■ Yanıtlanacak Sorular ■
a - Sayfa metnine göre aşağıdaki soruları yanıtlayın.
(i) ICN bu yılki Hemşirelik Haftası'nda incelenecek konuyu ne olarak belirlemiştir?
(ii) Hemşirelik geçmişte nasıl bir meslek olarak görülmüştür?
(iii) Hemşire araştırmacılar kaç yıldır uygulamaların bilimsel kanıtlara dayandırılmasını savunmaktadır?
b - Sayfa metnini son cümlesinden sonra kaldığı yerden sürdürün.

■ Sayfa Metni ■
"""

Değerli Medimagazin Okuyucuları,
Uluslararası HemşirelerKonseyi (ICN), bu yılki Hemşirelik Haftası’nda incelenecek konuyu “Boşluğu Doldurmak; Kanıttan Eyleme” olarak belirlemiştir. ICN yeterince bilgiye sahip olmadan karar vermenin, hemşirelik bakımının daha iyi verilememesinin nedeni olduğunu belirtmektedir. Sağlık hizmetlerinde tüm topluma kaliteli hemşirelik hizmetlerini sunarken, kanıta dayalı yaklaşımların kullanılması için sürekli çaba göstermek gerektiğini vurgulamaktadır.
Hemşirelik, geçmişte “Düşünen bir meslek olmaktan çok, yerine getiren bir meslek” olarak görülmesi nedeni ile hemşirelerden sadece verilen işleri yapmaları beklenmiştir. Son 30 yıldır hemşire araştırmacılar, uygulamaların araştırma bulgularına, yani bilimsel kanıtlara dayandırılmasını savunmaktadırlar. Konu ile ilgili kitaplar yayımlanmakta, kongreler yapılmakta ve kanıta dayalı hemşirelik merkezleri açılmaktadır.

"""

■ Kayıtlar ■
"""

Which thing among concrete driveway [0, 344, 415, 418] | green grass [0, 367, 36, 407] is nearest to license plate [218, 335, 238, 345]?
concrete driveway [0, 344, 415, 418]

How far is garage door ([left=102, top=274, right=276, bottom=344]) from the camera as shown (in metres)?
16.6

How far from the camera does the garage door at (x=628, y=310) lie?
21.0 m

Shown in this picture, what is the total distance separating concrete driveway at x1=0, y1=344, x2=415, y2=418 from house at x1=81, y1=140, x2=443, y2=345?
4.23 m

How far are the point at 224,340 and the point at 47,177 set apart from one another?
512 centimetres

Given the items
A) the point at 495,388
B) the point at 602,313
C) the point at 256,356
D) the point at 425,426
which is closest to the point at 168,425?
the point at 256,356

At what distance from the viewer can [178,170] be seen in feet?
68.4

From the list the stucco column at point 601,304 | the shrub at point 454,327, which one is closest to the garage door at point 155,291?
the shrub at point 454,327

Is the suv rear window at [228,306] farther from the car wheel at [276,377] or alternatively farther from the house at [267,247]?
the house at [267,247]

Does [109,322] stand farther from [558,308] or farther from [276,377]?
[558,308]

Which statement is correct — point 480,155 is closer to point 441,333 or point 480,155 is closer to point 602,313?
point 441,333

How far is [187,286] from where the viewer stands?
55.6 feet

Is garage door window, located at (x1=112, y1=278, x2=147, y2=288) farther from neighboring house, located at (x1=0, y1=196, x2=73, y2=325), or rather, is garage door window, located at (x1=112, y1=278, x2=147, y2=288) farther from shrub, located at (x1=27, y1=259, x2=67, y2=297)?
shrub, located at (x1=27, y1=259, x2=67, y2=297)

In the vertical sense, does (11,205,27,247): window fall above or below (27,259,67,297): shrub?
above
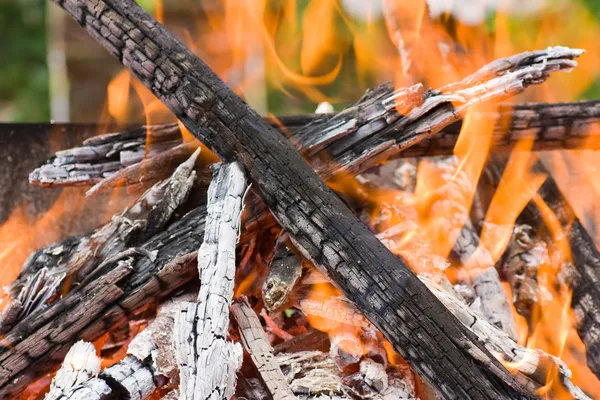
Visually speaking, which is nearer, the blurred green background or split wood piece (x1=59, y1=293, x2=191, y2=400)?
split wood piece (x1=59, y1=293, x2=191, y2=400)

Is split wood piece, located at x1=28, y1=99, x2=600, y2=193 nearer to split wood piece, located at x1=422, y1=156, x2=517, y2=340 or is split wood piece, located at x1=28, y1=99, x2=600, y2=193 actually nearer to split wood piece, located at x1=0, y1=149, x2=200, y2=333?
split wood piece, located at x1=0, y1=149, x2=200, y2=333

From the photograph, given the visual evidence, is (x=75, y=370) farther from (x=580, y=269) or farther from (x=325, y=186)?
(x=580, y=269)

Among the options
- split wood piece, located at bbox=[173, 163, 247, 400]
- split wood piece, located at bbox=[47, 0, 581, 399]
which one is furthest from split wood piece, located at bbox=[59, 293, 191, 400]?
split wood piece, located at bbox=[47, 0, 581, 399]

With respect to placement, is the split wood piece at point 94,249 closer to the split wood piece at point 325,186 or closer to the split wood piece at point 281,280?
the split wood piece at point 325,186

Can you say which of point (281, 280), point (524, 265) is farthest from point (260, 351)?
point (524, 265)

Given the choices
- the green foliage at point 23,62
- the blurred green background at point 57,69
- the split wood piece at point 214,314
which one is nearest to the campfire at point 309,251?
the split wood piece at point 214,314

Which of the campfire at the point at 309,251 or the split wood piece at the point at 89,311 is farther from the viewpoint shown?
the split wood piece at the point at 89,311

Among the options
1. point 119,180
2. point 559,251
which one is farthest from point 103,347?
point 559,251

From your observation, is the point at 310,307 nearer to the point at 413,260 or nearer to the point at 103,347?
the point at 413,260

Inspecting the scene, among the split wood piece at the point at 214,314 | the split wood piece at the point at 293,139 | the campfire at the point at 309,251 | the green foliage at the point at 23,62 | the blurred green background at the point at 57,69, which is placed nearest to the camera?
the split wood piece at the point at 214,314
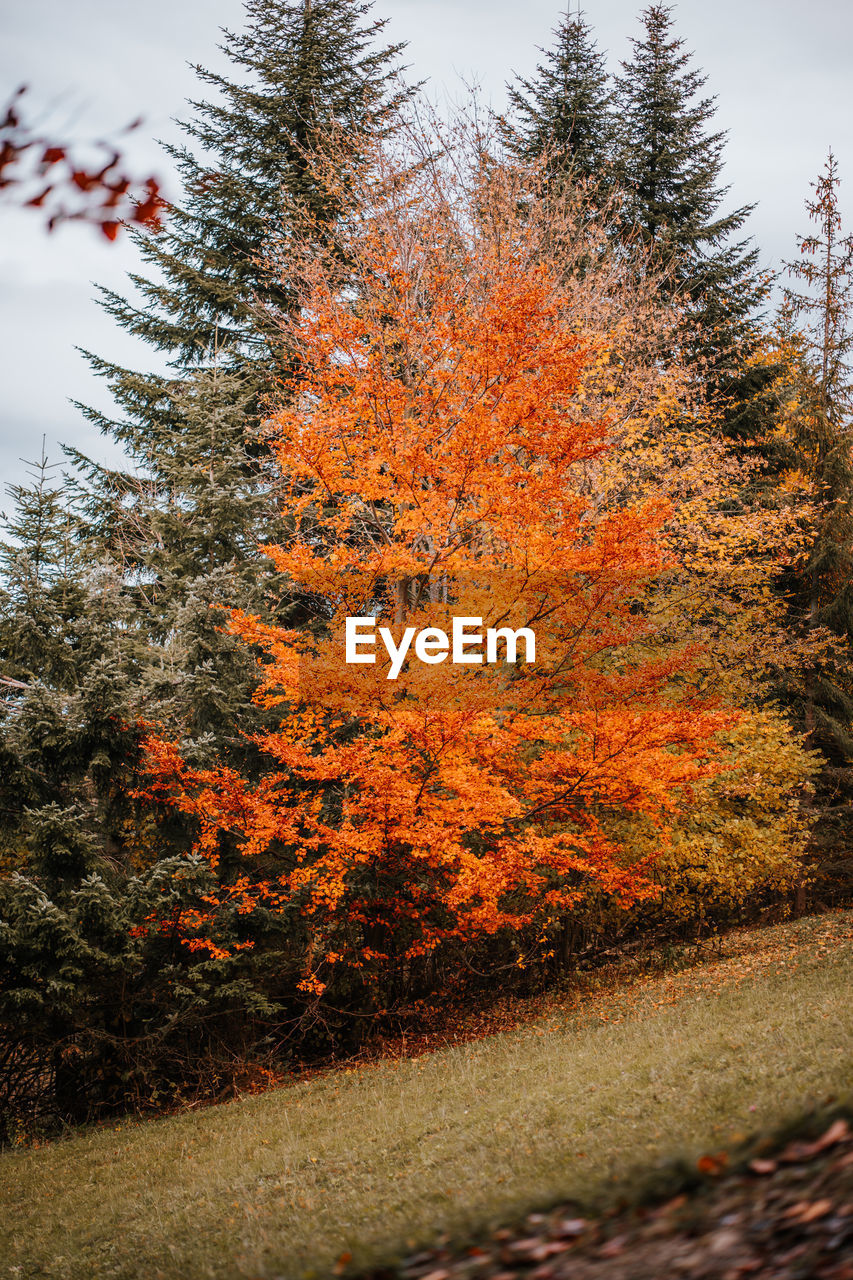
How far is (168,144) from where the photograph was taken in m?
21.3

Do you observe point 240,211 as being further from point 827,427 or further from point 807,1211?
point 807,1211

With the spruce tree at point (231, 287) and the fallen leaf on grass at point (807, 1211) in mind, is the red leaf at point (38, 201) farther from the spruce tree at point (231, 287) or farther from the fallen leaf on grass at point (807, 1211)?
the spruce tree at point (231, 287)

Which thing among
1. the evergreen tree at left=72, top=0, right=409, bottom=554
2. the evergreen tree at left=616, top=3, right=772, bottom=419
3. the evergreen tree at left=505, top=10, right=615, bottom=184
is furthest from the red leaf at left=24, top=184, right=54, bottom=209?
the evergreen tree at left=505, top=10, right=615, bottom=184

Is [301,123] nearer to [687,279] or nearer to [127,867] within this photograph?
[687,279]

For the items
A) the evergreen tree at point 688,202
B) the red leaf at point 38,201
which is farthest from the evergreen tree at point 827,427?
the red leaf at point 38,201

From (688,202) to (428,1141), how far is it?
23.3 metres

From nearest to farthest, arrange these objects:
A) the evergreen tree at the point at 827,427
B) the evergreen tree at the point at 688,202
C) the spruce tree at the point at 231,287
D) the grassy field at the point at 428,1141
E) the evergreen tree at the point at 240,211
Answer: the grassy field at the point at 428,1141, the spruce tree at the point at 231,287, the evergreen tree at the point at 240,211, the evergreen tree at the point at 827,427, the evergreen tree at the point at 688,202

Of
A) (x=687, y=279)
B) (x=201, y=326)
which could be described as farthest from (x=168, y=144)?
(x=687, y=279)

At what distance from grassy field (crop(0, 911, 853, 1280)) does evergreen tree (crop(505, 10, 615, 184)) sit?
20.0 meters

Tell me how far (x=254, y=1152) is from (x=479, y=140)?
16.8 m

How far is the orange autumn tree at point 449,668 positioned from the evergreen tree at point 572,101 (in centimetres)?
1146

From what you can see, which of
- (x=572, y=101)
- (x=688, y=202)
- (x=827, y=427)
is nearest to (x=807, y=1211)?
(x=827, y=427)

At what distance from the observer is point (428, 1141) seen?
779 centimetres

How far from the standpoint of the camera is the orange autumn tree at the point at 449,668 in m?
11.5
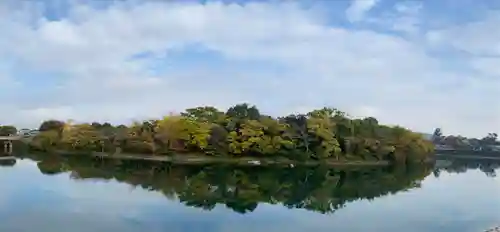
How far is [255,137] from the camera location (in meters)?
30.8

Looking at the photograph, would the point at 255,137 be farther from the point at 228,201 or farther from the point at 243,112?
the point at 228,201

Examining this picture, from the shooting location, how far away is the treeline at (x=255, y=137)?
31.2 meters

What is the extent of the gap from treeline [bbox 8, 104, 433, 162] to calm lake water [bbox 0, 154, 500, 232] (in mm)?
4024

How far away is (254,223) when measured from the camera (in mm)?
12641

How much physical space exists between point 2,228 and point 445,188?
18.2 m

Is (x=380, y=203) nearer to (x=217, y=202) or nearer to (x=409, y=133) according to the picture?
(x=217, y=202)

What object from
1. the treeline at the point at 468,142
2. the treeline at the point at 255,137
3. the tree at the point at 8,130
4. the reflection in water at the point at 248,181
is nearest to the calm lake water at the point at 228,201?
the reflection in water at the point at 248,181

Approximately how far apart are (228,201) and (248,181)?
5.95m

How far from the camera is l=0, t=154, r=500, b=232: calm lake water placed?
491 inches

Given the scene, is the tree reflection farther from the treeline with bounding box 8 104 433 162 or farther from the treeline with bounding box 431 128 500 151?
the treeline with bounding box 431 128 500 151

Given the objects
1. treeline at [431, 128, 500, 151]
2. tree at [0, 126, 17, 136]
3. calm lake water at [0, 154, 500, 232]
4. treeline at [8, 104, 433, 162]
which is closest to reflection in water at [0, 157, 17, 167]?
treeline at [8, 104, 433, 162]

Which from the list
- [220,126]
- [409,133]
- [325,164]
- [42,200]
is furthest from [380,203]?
[409,133]

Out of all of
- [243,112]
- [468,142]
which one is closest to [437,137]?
[468,142]

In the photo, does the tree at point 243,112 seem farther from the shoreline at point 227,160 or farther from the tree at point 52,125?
the tree at point 52,125
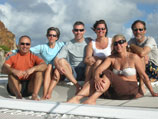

"""

■ Maddelere Göre Yanıtlar ■
a -
(i) “Boşluğu Doldurmak; Kanıttan Eyleme”
(ii) “Düşünen bir meslek olmaktan çok, yerine getiren bir meslek” olarak görülmüştür.
(iii) Son 30 yıldır.

b -
Kanıta dayalı hemşirelik, bilimsel yöntemle elde edilen en iyi kanıtların, deneyimlerimiz ve hastalarımızın tercihleri ile birleştirilerek hemşirelik bakımında kullanma yaklaşımıdır. Hemşirelik bakımı için kanıta dayalı uygulama, daha bireysel daha etkili, akıcı, dinamik ve klinik yargının en üst düzeye çıkmasına fırsat sunar. Kanıtlar daha iyi uygulamaları tanımlamak için kullanıldığında, hemşirelik uygulamaları en son teknolojik gelişmelere ayak uydurur, yeni bilgilerin gelişmesine ortam sağlar.
Ülkemizde ilk kez 2000 yılında tartışılmaya başlayan kanıta dayalı hemşirelik, Kara ve Babadağ tarafından 2003 yılında yayımlanan “Kanıta Dayalı Hemşirelik” konulu ilk makalede konu ile ilgili temel kavramlara yer verilmiştir. 2000-2011 yılları arasında Türkiye’de yapılan kongrelerde kanıta dayalı girişimlere toplam 32 kongrede 38 panel, 16 bildiri ve 3 kursta hemşirelikte kanıta dayalı uygulamaya yer verilmiştir. 2006 yılından itibaren de bu konuda yapılan girişimlerde artış olduğu gözlenmektedir.
Literatürde yer almasına, hemşirelik kongrelerinde tartışılmasına ve kanıta dayalı merkezler kurulmasına rağmen, “kanıta dayalı hemşireliğin”, hemşirelik bakımına etkisinin çok az olduğu ifade edilmektedir. Günümüzde artık en iyi ve en güncel kanıtlara dayalı kaliteli bakım gereksinimi olmasına rağmen, mevcut durum bunu karşılayacak düzeyde değildir.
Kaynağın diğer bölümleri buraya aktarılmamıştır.